Die Beklagte hat demnach zu Recht eine Vormerkung der Zeit über den 31.08.1986 hinaus als Kindererziehungszeit abgelehnt.
Nicht in Betracht kommt die Vormerkung der Zeit vom 18.09.1987 bis 13.08.1994 als Berücksichtigungszeit wegen Kindererziehung. Nach § 57 Satz 1 SGB VI ist die Zeit der Erziehung eines Kindes bis zu dessen vollendetem 10. Lebensjahr bei einem Elternteil eine Berücksichtigungszeit, soweit die Voraussetzungen für die Anrechnung einer Kindererziehungszeit nach § 56 SGB VI auch in dieser Zeit vorliegen.

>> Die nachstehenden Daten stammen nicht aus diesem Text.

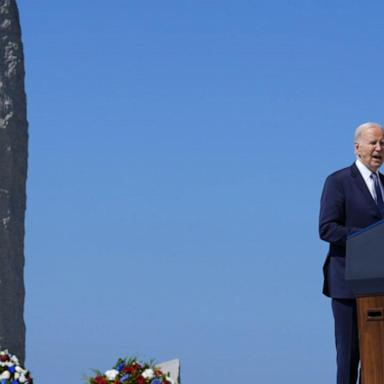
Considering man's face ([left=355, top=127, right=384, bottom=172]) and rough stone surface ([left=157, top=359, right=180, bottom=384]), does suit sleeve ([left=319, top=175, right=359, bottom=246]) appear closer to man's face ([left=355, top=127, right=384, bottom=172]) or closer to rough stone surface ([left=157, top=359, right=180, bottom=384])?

Die Klägerin ist am 17.09.1987 auf Dauer in die Türkei zurückgekehrt. Die Anerkennung der Zeit nach der Rückkehr in die Türkei ist demnach ausgeschlossen, da nach den §§ 56 Abs. 1 Satz 2 Nr. 2, 57 Satz 1 SGB VI nur die Erziehung zu berücksichtigen ist, die im Gebiet der Bundesrepublik Deutschland erfolgt oder einer solchen gleichsteht. Die Zeit der Erziehung nach dem 17.09.1987 steht einer Erziehung im Gebiet der Bundesrepublik Deutschland nicht nach § 56 Abs. 3 Satz 2 SGB VI gleich. Zwar hat sich die Klägerin als erziehender Elternteil mit dem Kind im Ausland gewöhnlich aufgehalten, sie hat aber nicht während der Erziehung oder unmittelbar vor der Geburt des Kindes wegen einer dort (in der Türkei) ausgeübten Beschäftigung oder selbständigen Tätigkeit Pflichtbeitragszeiten zur deutschen Rentenversicherung entrichtet.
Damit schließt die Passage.